Among the entries below, find the lines holding "performance" and copy them.

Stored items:

::::::::::

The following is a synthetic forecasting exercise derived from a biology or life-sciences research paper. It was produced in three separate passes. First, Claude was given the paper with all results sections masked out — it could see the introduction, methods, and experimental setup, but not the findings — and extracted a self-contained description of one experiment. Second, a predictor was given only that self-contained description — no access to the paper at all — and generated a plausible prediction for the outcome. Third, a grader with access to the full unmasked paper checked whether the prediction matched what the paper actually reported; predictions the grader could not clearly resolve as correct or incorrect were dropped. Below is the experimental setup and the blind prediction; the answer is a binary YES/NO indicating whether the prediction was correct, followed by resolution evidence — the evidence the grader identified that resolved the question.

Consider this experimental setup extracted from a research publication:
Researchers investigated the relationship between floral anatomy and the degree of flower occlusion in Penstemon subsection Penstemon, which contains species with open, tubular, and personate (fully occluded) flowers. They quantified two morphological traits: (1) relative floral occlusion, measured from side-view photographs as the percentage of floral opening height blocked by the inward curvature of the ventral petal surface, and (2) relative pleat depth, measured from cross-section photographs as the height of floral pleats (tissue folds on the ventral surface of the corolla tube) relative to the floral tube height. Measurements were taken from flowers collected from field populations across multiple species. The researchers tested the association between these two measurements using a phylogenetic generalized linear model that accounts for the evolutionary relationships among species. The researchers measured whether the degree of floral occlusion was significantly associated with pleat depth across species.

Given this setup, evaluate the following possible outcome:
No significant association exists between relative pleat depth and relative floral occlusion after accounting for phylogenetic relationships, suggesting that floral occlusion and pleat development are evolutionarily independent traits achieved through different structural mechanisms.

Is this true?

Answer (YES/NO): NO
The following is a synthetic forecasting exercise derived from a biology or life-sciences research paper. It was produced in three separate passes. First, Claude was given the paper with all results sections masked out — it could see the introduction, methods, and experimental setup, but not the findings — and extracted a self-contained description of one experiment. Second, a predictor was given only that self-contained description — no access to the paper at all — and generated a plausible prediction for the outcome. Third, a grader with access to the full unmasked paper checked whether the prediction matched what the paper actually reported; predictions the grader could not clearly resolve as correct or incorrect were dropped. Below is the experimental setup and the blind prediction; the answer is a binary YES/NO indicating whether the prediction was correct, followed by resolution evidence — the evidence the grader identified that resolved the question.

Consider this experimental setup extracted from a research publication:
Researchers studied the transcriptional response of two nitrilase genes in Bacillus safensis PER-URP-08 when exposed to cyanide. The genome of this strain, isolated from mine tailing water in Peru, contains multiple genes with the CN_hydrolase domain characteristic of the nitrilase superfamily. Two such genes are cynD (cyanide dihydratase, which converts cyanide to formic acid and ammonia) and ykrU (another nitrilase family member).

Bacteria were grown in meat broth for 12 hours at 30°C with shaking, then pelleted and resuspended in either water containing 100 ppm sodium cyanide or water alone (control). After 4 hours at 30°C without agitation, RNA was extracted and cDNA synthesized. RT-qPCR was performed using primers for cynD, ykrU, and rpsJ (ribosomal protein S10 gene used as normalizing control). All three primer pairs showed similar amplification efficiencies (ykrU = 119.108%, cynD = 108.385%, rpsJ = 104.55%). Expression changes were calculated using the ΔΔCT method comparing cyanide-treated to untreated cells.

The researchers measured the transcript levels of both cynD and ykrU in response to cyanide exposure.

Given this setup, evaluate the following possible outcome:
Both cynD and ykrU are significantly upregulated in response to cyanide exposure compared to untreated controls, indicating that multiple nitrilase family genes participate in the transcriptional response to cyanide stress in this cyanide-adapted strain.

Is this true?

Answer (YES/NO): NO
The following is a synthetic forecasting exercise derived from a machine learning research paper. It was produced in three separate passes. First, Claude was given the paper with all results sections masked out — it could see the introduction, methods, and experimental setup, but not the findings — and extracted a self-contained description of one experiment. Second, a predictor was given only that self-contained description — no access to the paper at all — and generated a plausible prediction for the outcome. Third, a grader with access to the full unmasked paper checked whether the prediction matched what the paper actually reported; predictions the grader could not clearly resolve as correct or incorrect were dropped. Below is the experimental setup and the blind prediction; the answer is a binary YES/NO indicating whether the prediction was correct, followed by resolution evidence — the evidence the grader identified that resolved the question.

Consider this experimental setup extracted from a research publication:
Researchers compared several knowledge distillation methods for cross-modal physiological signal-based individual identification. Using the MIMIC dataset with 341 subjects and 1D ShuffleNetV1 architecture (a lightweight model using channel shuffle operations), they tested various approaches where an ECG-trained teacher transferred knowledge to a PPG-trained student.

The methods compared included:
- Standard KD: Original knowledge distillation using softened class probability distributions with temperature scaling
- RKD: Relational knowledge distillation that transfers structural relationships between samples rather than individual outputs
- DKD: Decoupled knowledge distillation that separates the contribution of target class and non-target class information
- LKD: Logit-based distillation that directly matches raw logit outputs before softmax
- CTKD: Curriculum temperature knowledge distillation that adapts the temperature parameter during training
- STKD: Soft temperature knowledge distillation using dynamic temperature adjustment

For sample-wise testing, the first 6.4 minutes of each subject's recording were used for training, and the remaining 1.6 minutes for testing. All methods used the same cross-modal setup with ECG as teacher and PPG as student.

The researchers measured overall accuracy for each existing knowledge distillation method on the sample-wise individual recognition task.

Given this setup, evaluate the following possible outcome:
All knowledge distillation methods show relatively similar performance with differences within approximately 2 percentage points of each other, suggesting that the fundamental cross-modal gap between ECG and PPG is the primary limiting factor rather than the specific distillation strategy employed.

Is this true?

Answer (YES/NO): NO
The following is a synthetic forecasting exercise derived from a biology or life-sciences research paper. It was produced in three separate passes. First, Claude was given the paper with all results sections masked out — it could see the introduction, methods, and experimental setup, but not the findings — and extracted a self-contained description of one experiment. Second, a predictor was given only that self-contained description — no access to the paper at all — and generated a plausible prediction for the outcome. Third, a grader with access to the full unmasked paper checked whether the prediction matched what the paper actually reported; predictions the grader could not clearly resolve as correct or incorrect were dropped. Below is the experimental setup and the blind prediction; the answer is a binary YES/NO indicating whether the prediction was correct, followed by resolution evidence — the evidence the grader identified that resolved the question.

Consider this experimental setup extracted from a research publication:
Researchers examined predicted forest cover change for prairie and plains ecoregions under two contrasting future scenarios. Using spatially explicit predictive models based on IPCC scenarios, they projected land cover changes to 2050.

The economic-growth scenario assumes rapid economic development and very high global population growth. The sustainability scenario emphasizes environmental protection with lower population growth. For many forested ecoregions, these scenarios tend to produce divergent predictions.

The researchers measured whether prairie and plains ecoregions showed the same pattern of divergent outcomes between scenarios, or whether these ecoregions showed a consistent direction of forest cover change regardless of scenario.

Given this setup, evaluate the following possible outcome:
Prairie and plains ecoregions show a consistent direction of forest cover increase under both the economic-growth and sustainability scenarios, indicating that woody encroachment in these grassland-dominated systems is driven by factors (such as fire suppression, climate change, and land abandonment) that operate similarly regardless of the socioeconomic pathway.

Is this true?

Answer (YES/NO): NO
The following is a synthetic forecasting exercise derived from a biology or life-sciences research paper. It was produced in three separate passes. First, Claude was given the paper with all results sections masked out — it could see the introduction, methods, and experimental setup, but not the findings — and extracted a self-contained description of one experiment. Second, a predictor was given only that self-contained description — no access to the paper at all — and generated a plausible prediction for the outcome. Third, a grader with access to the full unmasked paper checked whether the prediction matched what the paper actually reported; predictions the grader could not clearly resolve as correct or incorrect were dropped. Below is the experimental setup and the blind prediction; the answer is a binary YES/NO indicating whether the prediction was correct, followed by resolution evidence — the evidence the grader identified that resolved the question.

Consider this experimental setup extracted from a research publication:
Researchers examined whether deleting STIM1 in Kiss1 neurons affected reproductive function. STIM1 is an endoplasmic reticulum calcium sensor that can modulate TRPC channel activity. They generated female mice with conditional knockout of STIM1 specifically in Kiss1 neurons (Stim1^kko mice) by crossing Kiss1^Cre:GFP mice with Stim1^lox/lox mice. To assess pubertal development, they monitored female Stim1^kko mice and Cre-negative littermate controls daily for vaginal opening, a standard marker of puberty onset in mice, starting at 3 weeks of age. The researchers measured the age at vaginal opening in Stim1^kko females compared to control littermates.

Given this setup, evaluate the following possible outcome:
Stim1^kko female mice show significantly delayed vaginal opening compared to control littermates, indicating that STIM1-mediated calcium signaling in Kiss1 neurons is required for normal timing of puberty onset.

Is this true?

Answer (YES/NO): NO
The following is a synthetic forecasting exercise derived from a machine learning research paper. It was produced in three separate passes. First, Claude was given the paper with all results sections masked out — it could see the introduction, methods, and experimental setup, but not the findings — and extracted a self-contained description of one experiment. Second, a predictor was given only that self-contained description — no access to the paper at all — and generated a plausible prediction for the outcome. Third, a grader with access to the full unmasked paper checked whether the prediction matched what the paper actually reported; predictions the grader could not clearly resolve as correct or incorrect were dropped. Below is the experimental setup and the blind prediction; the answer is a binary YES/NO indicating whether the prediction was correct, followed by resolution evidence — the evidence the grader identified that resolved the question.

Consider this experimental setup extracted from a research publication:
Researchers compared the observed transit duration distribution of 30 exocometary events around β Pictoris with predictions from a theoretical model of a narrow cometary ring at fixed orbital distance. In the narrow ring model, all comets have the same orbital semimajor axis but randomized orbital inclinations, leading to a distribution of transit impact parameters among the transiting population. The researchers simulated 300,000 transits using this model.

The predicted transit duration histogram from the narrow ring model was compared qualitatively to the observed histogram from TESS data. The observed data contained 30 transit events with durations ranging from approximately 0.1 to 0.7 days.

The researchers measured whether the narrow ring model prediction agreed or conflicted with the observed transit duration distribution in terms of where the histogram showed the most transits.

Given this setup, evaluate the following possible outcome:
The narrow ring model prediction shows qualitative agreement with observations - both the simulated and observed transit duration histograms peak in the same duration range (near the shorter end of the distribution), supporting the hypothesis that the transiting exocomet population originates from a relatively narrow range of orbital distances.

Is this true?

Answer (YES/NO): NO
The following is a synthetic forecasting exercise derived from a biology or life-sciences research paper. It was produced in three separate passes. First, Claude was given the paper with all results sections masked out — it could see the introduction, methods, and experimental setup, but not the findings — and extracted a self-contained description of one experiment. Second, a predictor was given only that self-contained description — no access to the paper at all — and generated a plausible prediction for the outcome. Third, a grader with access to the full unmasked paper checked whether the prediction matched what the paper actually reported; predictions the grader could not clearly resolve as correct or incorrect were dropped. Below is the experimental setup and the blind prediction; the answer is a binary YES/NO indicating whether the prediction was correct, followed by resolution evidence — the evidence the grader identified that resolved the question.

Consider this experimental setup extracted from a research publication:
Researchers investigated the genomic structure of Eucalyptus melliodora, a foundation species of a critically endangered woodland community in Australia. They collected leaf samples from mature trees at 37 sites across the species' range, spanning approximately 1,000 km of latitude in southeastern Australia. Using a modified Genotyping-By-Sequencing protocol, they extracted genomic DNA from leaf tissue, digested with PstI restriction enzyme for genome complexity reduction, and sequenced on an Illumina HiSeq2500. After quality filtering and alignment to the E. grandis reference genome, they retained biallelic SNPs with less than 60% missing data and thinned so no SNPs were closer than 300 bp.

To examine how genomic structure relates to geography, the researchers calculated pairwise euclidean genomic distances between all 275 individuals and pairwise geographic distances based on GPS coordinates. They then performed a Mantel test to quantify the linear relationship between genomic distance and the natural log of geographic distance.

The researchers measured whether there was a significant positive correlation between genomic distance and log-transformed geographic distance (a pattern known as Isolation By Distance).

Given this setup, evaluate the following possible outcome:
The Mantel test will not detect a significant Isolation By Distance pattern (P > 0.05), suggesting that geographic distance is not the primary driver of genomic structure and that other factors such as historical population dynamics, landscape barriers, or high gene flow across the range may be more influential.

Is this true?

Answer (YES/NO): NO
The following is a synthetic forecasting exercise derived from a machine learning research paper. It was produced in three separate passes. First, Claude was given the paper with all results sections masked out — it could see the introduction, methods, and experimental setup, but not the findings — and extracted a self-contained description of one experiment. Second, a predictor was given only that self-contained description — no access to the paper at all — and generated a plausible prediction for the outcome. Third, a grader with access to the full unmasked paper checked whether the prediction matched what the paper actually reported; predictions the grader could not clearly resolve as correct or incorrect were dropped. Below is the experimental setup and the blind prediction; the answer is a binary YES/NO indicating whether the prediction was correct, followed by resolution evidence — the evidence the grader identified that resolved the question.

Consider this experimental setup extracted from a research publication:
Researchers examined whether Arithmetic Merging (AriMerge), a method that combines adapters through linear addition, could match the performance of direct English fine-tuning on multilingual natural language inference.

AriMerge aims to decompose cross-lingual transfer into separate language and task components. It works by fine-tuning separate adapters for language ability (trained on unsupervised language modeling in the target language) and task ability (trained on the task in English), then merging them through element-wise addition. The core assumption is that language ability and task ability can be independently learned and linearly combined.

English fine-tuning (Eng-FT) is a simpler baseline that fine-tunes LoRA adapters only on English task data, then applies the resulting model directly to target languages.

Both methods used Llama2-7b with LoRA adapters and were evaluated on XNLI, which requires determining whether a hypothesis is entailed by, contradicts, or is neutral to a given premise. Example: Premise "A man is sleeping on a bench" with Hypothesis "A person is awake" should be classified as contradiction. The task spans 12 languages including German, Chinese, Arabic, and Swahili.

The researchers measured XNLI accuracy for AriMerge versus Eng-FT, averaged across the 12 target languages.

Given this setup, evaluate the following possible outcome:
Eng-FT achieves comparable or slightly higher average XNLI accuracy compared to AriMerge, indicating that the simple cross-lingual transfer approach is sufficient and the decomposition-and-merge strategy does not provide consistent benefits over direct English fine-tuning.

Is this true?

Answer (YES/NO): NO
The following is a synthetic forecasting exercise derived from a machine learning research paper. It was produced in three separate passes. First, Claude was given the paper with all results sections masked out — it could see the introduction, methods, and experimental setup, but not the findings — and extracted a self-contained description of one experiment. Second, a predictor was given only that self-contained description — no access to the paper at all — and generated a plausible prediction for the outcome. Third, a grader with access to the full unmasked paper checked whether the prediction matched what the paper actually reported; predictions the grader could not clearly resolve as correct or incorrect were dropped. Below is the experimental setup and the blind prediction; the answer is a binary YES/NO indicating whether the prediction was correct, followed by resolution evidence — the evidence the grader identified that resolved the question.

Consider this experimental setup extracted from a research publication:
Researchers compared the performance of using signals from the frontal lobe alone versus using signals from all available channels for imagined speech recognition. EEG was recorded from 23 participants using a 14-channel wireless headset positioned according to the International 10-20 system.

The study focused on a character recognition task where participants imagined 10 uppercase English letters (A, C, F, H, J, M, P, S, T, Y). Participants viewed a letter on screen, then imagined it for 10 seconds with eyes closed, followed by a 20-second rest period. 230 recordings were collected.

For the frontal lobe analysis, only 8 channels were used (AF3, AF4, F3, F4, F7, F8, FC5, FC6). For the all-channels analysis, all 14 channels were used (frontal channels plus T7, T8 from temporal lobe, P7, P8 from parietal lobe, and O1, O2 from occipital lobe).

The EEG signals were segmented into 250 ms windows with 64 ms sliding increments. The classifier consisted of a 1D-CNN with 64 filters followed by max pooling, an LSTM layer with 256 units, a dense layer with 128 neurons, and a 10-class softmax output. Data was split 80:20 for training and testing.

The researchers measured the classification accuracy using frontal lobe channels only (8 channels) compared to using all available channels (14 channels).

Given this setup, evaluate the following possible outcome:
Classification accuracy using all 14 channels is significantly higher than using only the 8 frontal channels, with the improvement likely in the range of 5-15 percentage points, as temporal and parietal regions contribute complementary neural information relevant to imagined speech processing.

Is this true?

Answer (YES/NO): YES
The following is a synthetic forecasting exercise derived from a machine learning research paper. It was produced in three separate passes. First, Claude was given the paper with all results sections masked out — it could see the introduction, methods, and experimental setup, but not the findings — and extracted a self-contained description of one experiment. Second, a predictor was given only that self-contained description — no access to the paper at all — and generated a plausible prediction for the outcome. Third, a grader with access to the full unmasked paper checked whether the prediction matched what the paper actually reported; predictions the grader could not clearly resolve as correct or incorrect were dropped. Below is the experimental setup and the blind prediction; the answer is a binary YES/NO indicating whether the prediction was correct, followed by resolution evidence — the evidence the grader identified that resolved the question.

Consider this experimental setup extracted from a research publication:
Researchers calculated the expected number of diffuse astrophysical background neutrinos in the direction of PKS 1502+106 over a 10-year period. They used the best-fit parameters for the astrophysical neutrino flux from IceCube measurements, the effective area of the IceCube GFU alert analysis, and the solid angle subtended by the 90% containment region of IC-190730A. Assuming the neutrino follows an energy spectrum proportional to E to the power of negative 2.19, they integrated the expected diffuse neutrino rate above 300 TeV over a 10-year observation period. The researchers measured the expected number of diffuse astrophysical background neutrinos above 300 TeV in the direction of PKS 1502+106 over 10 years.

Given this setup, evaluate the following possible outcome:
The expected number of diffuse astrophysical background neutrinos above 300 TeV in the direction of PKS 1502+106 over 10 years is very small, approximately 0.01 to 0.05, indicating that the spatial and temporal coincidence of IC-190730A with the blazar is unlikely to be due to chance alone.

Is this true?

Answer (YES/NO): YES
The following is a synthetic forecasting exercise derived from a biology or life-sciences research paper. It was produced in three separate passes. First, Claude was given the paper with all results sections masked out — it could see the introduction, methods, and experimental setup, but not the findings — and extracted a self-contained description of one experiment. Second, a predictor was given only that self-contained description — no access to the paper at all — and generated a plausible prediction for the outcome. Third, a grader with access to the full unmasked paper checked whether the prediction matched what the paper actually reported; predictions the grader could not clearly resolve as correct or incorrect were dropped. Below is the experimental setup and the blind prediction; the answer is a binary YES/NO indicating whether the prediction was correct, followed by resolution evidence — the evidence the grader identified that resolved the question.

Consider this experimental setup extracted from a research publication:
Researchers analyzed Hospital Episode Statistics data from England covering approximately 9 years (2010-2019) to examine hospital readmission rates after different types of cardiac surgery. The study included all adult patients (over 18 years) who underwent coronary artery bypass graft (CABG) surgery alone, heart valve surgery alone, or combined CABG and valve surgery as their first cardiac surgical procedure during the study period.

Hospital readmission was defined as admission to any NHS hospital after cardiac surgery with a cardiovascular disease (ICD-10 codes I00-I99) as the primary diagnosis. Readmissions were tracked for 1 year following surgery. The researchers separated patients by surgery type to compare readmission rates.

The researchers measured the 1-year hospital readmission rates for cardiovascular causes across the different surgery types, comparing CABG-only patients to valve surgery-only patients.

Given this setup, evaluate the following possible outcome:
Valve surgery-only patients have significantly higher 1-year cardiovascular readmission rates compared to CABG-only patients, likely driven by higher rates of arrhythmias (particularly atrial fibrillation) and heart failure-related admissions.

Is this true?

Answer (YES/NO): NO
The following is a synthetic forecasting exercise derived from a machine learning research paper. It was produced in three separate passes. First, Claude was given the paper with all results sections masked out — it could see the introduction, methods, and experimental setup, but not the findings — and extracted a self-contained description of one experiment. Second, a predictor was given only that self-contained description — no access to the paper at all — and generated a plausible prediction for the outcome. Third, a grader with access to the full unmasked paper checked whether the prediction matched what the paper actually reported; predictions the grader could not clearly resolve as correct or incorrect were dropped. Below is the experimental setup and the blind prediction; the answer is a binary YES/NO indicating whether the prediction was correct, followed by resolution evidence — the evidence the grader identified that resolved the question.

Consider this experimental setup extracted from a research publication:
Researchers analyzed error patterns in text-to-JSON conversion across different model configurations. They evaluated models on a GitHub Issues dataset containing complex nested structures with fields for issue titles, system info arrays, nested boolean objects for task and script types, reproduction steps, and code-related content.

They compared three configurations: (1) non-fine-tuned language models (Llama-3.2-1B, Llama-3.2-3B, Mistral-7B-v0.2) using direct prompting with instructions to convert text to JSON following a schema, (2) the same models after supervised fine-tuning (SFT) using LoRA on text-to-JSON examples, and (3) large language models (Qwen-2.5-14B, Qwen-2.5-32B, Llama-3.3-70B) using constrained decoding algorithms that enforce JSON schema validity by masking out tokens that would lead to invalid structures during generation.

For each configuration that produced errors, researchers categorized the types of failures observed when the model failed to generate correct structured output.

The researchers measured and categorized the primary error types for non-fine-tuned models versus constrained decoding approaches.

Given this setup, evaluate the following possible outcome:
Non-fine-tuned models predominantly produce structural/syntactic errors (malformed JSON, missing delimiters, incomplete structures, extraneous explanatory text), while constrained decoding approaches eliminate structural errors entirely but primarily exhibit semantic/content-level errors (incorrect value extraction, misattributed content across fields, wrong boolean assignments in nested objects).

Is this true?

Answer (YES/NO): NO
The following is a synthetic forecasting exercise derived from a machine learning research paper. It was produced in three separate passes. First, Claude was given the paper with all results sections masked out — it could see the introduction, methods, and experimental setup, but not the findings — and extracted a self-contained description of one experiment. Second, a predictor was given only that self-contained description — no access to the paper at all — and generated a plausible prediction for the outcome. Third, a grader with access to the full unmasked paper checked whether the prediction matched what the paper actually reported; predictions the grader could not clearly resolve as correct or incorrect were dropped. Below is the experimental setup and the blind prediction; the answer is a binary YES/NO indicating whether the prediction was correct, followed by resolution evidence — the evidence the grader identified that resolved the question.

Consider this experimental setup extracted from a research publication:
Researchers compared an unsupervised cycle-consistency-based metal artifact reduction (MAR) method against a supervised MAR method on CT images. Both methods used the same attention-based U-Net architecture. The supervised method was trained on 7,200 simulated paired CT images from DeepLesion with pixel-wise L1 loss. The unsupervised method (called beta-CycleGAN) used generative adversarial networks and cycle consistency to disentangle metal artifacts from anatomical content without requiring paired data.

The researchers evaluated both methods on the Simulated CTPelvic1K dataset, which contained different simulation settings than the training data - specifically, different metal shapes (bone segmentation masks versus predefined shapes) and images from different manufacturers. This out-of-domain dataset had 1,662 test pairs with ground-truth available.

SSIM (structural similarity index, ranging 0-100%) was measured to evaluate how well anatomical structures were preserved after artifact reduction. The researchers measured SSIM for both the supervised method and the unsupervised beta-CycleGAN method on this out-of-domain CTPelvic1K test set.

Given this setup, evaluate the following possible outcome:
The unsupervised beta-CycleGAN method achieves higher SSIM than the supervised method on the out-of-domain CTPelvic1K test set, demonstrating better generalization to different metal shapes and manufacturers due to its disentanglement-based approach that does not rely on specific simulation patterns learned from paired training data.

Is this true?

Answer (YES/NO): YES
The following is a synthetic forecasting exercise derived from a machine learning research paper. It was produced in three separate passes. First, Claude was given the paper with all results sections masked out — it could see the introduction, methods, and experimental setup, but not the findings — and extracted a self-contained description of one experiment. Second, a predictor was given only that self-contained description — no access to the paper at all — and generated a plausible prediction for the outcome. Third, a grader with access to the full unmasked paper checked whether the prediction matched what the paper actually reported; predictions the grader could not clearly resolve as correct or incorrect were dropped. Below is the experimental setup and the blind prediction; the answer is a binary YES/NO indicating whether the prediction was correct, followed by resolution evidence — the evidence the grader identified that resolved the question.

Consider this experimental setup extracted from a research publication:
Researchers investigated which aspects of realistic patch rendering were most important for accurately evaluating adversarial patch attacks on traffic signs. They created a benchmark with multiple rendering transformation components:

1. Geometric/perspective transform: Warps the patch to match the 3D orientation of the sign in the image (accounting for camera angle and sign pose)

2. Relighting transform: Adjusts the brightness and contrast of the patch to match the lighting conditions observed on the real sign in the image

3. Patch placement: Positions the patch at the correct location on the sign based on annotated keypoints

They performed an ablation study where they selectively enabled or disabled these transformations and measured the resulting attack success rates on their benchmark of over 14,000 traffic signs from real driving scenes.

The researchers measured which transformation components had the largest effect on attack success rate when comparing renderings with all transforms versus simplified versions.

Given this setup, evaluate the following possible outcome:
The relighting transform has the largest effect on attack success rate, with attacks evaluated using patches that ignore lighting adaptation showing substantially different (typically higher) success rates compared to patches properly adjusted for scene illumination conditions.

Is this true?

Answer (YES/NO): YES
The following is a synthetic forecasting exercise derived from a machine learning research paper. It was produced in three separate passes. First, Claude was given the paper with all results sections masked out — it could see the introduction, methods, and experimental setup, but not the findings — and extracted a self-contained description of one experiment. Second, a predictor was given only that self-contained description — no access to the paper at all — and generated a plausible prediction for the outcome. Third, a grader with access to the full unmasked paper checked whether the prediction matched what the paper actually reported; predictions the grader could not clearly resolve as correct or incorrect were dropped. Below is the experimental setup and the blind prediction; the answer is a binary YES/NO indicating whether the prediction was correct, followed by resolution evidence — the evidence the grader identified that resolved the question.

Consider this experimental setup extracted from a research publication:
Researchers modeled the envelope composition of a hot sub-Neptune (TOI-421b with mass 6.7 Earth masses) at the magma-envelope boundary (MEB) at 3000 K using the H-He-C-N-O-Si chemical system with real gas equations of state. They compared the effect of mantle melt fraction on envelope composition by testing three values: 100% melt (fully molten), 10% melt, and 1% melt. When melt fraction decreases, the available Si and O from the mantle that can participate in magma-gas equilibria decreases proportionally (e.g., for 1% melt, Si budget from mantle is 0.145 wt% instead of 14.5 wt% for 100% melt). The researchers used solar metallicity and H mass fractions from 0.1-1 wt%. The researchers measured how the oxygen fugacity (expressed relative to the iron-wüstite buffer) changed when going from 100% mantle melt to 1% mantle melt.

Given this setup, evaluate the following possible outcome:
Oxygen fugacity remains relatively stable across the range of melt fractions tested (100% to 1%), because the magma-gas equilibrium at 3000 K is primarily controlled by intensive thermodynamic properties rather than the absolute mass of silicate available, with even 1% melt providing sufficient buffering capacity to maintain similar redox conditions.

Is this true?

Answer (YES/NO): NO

::::::::::

→ **WORKED SOLUTION**:
All knowledge distillation methods show relatively similar performance with differences within approximately 2 percentage points of each other, suggesting that the fundamental cross-modal gap between ECG and PPG is the primary limiting factor rather than the specific distillation strategy employed.
Researchers examined whether Arithmetic Merging (AriMerge), a method that combines adapters through linear addition, could match the performance of direct English fine-tuning on multilingual natural language inference.
Researchers compared the performance of using signals from the frontal lobe alone versus using signals from all available channels for imagined speech recognition. EEG was recorded from 23 participants using a 14-channel wireless headset positioned according to the International 10-20 system.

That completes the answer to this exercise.